*** Passage

CLP. Mice were anesthetized with 2% isoflurane in oxygen via facemask. A 1- to 2-cm midline incision was made through the abdominal wall; the cecum was identified and ligated with a 3-0 silk tie 1 cm from the tip. Care was taken not to cause bowel obstruction. A single puncture of the cecal wall was performed with a 20-gauge needle. The cecum was lightly squeezed to express a small amount of stool from the puncture site to ensure complete perforation. The cecum was returned to the abdominal cavity, and the incision was closed with a continuous suture. Mice received 2 ml of lactated Ringer's solution subcutaneously in the dorsal area for fluid resuscitation. Sham mice underwent anesthesia, laparotomy, and wound closure but were not exposed to the CLP procedure. Sham procedures were performed on both wild-type and CD8KO/AsGM1 mice. Hemodynamic measurements were performed at 18 h after sham or CLP procedures in wild-type and CD8KO/AsGM1 mice. This time point was chosen because wild-type mice exhibit significant inactivity and physical evidence of CLP-induced morbidity but do not exhibit mortality until 24–30 h after CLP.

Left ventricular pressure-volume and systemic blood pressure measurements. Mice were anesthetized with 2% inhaled isoflurane in oxygen as described above. Septic mice typically required a lower concentration of isoflurane compared with sham; thus adjustment was made on the basis of the overall appearance and responsiveness of mice during the surgical preparation, but all data were collected at a standardized inhaled isoflurane concentration of 1.5%. A temperature probe (YSI 400, Level 1, Rockland, MA) was inserted into the rectum for initial temperature measurement by a digital thermometer (TM 2000D, RSP, Irvine, CA) as soon as mice were anesthetized. Mice were then placed on the procedure bench with heating pads (T/Pump, Gaymar, Orchard Park, NY) and lamps to maintain the body temperature between 36 and 37.5°C.

******
*** Provided data

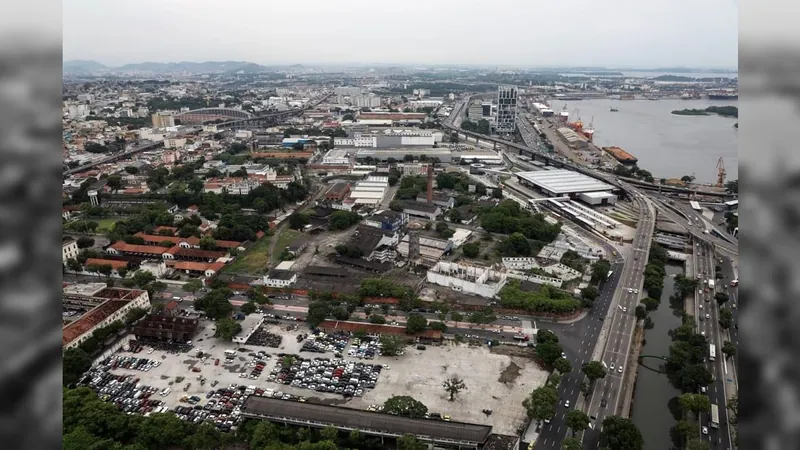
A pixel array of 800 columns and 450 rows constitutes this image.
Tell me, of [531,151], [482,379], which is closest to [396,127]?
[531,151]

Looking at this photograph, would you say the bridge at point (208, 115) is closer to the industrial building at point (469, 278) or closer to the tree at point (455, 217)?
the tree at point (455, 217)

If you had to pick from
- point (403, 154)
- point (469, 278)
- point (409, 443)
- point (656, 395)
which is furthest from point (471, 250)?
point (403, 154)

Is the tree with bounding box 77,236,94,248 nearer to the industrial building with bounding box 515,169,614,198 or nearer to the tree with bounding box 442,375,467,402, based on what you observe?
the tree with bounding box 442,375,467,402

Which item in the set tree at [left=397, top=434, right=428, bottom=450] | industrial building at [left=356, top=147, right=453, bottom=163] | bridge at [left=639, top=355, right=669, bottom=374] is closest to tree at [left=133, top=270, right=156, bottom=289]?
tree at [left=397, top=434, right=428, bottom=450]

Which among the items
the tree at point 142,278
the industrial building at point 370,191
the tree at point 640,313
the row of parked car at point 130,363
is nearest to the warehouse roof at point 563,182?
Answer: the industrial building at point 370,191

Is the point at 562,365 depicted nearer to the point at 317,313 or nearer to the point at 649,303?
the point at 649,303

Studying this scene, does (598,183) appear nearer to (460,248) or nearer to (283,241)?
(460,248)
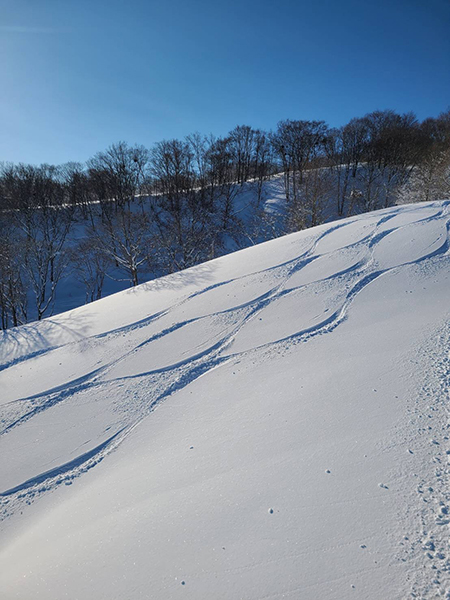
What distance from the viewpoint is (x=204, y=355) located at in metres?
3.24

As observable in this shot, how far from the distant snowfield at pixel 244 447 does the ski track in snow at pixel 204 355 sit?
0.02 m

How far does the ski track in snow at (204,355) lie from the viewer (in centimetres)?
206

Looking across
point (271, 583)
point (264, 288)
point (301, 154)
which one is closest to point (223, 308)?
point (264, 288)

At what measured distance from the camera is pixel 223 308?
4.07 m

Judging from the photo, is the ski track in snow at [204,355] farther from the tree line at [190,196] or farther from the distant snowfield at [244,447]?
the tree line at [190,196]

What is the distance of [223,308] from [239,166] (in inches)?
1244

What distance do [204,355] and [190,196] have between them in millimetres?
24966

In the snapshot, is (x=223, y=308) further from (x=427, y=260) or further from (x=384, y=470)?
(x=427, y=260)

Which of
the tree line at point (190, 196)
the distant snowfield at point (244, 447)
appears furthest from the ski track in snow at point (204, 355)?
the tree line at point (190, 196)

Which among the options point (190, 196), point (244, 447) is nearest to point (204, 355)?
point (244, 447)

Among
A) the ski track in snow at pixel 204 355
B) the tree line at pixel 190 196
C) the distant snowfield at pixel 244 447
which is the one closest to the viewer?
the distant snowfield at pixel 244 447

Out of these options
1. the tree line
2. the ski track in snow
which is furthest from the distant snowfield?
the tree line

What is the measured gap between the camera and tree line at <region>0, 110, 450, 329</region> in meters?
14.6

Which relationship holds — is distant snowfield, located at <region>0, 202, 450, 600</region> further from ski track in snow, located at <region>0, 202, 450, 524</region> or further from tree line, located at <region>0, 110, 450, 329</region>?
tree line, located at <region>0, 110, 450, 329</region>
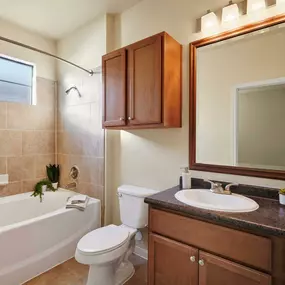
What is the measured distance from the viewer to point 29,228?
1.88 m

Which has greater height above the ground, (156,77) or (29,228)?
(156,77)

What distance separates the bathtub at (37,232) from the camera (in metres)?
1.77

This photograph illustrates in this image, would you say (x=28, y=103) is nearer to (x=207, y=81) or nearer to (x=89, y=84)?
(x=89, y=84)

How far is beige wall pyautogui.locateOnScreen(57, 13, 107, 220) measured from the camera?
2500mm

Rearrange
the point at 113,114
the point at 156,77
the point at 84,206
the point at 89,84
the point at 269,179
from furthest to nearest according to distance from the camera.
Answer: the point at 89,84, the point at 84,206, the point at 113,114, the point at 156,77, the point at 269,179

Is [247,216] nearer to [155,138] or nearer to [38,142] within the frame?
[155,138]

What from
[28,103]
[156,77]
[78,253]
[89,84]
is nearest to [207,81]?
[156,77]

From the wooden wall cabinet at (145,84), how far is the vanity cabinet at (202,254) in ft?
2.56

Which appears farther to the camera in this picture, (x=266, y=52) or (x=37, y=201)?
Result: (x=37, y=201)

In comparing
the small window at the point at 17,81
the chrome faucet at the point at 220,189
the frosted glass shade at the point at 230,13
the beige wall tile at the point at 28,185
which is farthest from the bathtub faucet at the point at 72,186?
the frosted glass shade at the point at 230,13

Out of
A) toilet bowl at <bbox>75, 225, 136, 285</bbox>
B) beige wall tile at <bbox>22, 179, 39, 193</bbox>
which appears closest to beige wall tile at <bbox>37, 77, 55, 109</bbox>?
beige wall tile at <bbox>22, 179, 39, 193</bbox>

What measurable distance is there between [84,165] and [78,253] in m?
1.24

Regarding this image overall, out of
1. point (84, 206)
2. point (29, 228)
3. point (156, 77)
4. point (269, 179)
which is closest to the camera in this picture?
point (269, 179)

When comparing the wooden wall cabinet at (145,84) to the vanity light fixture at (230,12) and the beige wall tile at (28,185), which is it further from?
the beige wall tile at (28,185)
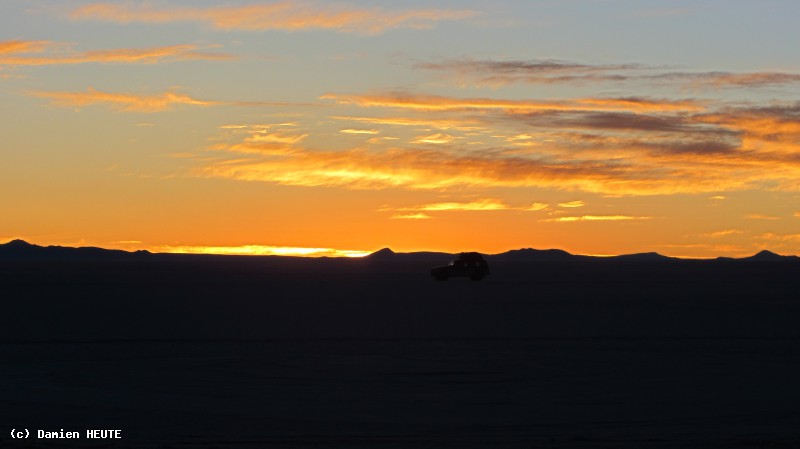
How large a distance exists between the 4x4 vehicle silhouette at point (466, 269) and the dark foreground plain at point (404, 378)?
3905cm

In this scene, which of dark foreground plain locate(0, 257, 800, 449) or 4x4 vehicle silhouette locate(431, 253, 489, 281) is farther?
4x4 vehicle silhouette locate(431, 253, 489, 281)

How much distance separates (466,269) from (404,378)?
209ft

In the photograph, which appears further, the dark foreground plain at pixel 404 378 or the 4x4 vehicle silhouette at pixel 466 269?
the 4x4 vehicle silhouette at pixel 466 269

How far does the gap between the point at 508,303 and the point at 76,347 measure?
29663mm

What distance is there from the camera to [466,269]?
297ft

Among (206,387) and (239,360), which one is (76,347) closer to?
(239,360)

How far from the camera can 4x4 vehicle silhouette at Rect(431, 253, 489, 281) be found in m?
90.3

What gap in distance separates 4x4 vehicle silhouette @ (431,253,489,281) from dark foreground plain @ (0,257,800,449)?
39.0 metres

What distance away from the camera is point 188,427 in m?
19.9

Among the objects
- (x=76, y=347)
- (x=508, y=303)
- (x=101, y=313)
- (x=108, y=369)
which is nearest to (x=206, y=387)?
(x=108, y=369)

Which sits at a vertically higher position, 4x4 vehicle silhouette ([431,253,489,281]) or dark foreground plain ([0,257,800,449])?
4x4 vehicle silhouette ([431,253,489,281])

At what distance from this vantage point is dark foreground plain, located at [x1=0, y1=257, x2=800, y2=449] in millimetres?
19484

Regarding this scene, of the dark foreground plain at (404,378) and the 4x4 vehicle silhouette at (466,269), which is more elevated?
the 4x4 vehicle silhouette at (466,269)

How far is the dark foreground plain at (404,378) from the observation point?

******

[Problem statement] Repeat the part of the surgical methods passage between "Left ventricular pressure-volume" and "36 and 37.5°C.", inclusive. The data have no connection to the surgical methods passage.

[Answer space]
Left ventricular pressure-volume and systemic blood pressure measurements. Mice were anesthetized with 2% inhaled isoflurane in oxygen as described above. Septic mice typically required a lower concentration of isoflurane compared with sham; thus adjustment was made on the basis of the overall appearance and responsiveness of mice during the surgical preparation, but all data were collected at a standardized inhaled isoflurane concentration of 1.5%. A temperature probe (YSI 400, Level 1, Rockland, MA) was inserted into the rectum for initial temperature measurement by a digital thermometer (TM 2000D, RSP, Irvine, CA) as soon as mice were anesthetized. Mice were then placed on the procedure bench with heating pads (T/Pump, Gaymar, Orchard Park, NY) and lamps to maintain the body temperature between 36 and 37.5°C.